====== TEXT
A3200: MOVEI [-1] ;*MOVEI SHOULD LOAD A POSITIVE NUMBER INTO AC0
SKIPG ;SKIP HALT INSTRUCTION IF MOVEI LOADED AC CORRECTLY
STOP
;IF PROGRAM HANGS UP ON MOVEI INSTRUCTION, CHECK AD FM +EN [ADFP], AD FM + EN A [ADFP],
;AD FM + F/F [ADFP], F CYC ACT EN C [F1]
;**********
;THIS TEST VERIFIES THAT SKIPL IS SENSITIVE TO THE DATA IN E AND NOT SENSITIVE TO
;THE DATA IN THE AC. HENCE, SKIPL WILL SKIP THE NEXT INSTRUCTION ONLY IF
;C(E) IS LESS THAN ZERO. E IS SET TO -1, A NEGATIVE NUMBER; AND
;THE AC IS SET TO 0 IN THIS TEST. THEREFORE SKIPL SHOULD SKIP.
A3300: MOVE [0] ;SET THE AC TO ALL ZEROS
SKIPL [-1] ;*SKIPL SHOULD SKIP BECAUSE C(E) IS NEGATIVE
STOP
;**********
;THIS TEST VERIFIES THAT SKIPL IS SENSITIVE TO THE SIGN BIT IN E. SKIPL SHOULD
;SKIP THE NEXT INSTRUCTION WHEN AND ONLY WHEN THE SIGN BIT IS SET. IN THIS
;TEST, C(AC) IS PRESET TO ALL ZEROS, THEN SKIPL IS EXECUTED WITH C(E)=400000,,0.
;A FAILURE UCCURS IF SKIPL DOES NOT SKIP.
A13100: MOVE [0] ;SET THE AC TO ALL ZEROS
SKIPL [400000,,0] ;*SKIPL SHOULD SKIP BECAUSE C(E) IS NEGATIVE
STOP
;**********
;THIS TEST VERIFIES THAT THE CAM INSTRUCTION DOES NOT MODIFY C(AC). THE AC IS
;INITIALLY LOADED WITH ALL ZEROS; THEN CAM IS EXECUTED WITH C(E) NON-ZERO.
============
JOB 1
Answer these questions about the listing:
(a) What value does test A3300 place in the AC before SKIPL runs?
(b) In test A13100, what is C(E) when SKIPL is executed?
(c) What does the CAM test verify?
The listing and the entries that follow it are unrelated to each other.
====== DATASET
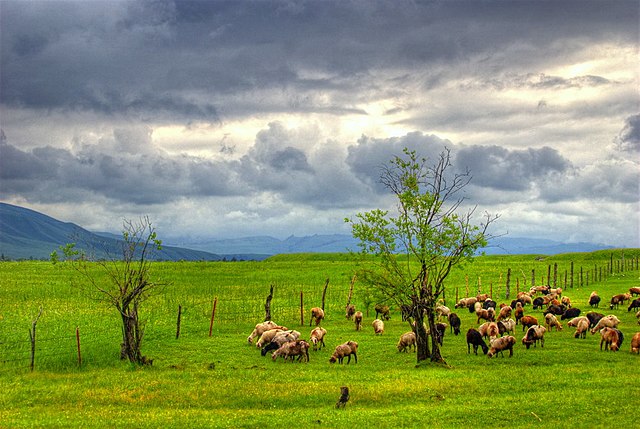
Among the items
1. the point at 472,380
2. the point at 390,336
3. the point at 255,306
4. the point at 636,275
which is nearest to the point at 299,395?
the point at 472,380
============
JOB 2
Swap "nearest" for "closest" throughout the entries and write them out again with everything else unchanged, leaving out the pictures.

EXERCISE OUTPUT 1
(a) All zeros.
(b) 400000,,0.
(c) It verifies that the CAM instruction does not modify C(AC).

EXERCISE OUTPUT 2
Among the items
1. the point at 472,380
2. the point at 390,336
3. the point at 255,306
4. the point at 636,275
which is closest to the point at 299,395?
the point at 472,380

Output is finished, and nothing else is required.